The agreement still has to be approved by a Federal Court before it can be disbursed to recipients, who filed the claim for collective compensation in 2012 as part of a broader class action known as the Gottfriedson case.
Canada agreed to pay the $2.8 billion of settlement money into a new trust fund that will operate for 20 years, if the court approves the deal. The fund will be run independent of the federal government, according to officials.
The fund organization will be governed by a board of nine Indigenous directors, of whom Canada will choose one, the agreement says.
"While settlements like those announced today ... do not make up for the past, what it can do is address the collective harm caused by Canada's past," said Marc Miller, the minister for Crown-Indigenous relations, at a Vancouver event Saturday morning. "The loss of language, the loss of culture and heritage."

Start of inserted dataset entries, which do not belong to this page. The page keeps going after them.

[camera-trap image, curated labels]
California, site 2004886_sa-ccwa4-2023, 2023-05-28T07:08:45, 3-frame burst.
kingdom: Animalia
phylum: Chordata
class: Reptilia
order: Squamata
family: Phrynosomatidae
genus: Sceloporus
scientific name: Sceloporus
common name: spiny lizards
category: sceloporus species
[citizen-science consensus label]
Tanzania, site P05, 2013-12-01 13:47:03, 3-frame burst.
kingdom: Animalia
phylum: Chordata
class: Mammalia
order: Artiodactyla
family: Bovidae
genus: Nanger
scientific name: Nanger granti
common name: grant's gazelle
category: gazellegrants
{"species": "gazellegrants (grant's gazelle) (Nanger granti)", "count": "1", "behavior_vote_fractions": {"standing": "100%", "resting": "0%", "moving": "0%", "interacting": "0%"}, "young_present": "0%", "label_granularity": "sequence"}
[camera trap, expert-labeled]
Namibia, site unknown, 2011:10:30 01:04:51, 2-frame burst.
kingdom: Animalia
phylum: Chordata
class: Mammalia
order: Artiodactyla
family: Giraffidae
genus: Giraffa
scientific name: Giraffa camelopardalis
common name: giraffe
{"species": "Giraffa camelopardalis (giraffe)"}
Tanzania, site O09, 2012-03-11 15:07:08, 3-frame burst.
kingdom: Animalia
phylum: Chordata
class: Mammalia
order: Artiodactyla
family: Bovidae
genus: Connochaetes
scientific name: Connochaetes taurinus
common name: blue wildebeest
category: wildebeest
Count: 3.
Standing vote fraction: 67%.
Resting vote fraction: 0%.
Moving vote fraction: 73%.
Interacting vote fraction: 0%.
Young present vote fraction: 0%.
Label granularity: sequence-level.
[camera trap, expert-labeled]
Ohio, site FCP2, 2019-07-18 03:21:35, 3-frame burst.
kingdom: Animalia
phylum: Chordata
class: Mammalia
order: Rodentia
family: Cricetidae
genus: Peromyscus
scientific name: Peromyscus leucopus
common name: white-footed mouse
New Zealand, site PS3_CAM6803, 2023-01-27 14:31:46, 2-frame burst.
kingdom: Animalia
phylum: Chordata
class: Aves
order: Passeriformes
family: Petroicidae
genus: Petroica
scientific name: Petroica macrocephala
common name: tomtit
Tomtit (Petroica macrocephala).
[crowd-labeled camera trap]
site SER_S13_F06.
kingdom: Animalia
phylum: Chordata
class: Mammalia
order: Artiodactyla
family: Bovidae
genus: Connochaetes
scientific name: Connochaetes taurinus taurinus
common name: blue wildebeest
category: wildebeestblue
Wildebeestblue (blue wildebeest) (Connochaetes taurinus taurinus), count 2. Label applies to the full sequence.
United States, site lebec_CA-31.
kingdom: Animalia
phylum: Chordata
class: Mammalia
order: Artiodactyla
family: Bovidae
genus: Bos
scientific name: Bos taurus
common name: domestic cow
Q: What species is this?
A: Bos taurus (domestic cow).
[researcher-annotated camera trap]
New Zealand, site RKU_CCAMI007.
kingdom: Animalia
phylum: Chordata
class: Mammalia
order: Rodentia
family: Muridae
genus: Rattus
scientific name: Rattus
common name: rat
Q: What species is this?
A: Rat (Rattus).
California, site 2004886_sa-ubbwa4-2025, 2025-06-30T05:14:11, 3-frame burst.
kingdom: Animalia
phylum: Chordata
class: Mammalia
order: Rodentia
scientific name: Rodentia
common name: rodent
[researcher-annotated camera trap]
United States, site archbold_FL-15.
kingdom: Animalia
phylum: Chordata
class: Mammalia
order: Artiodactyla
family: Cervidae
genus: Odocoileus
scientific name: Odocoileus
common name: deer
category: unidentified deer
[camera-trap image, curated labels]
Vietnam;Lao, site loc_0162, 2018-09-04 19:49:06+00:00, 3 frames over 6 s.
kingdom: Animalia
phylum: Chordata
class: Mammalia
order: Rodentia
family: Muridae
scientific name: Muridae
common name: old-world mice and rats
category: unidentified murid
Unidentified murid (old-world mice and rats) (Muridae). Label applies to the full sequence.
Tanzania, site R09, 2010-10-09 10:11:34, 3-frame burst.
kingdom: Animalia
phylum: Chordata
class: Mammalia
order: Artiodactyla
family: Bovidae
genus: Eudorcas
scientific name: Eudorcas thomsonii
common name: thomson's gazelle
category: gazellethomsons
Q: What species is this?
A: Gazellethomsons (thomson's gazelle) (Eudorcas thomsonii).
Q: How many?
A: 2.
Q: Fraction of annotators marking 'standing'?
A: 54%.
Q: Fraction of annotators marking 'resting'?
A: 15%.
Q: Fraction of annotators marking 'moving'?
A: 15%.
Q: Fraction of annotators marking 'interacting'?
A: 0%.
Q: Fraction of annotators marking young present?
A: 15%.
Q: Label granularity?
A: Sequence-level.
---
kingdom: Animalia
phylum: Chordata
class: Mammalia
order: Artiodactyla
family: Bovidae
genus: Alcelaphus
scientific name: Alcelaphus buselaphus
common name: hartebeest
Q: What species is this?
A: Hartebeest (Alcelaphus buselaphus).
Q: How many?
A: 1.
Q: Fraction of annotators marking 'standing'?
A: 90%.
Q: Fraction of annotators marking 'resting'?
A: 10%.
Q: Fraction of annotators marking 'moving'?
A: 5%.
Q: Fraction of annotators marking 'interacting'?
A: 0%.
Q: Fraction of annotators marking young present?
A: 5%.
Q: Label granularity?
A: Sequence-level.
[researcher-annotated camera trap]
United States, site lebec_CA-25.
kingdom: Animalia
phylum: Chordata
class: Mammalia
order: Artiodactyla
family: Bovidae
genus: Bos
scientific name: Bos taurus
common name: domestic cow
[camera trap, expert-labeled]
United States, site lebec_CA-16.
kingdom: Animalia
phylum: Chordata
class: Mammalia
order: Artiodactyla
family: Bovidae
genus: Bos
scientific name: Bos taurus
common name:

Miller noted that this was the first time bands specifically were being compensated, with the funds set to support the revival, protection, promotion and wellness of Indigenous languages and cultures.
Plaintiffs in the case, which was initially filed by the Tk'emlúps te Secwépemc and shíshálh Nation in British Columbia, developed a disbursement plan for the funds, according to officials.
The Gottfriedson case is named after a former B.C. regional chief, Shane Gottfriedson, who filed it alongside shíshálh band councillor Gary Feschuk.
It initially consisted of the combined band reparations claim (known as the band class) and the residential school day scholars claim. Day scholars are survivors who attended the institutions during the day but went home at night, and were left out of the 2006 residential schools settlement.
The Trudeau government reached an out-of-court settlement with day scholars in June 2021, agreeing to pay cash compensation to survivors and their descendants, settling part of the Gottfriedson case.
But Canada initially refused to negotiate with the remaining band reparations plaintiffs. Their case was heading for trial until it was abruptly adjourned to pursue negotiations last fall.
As part of the agreement, the band class members agreed to "fully, finally and forever" release the Crown from claims that could conceivably arise from the collective harms residential schools inflicted on First Nations, as alleged in a previous court filing.
This legal release would not cover or include any claims that may arise over children who died or disappeared while attending residential school, the agreement says.
Gottfriedson said on Saturday that the agreement couldn't make up for Canada's "policy of attacking our language and culture," but that Indigenous nations would now be able to lead their own cultural revival efforts with the funds.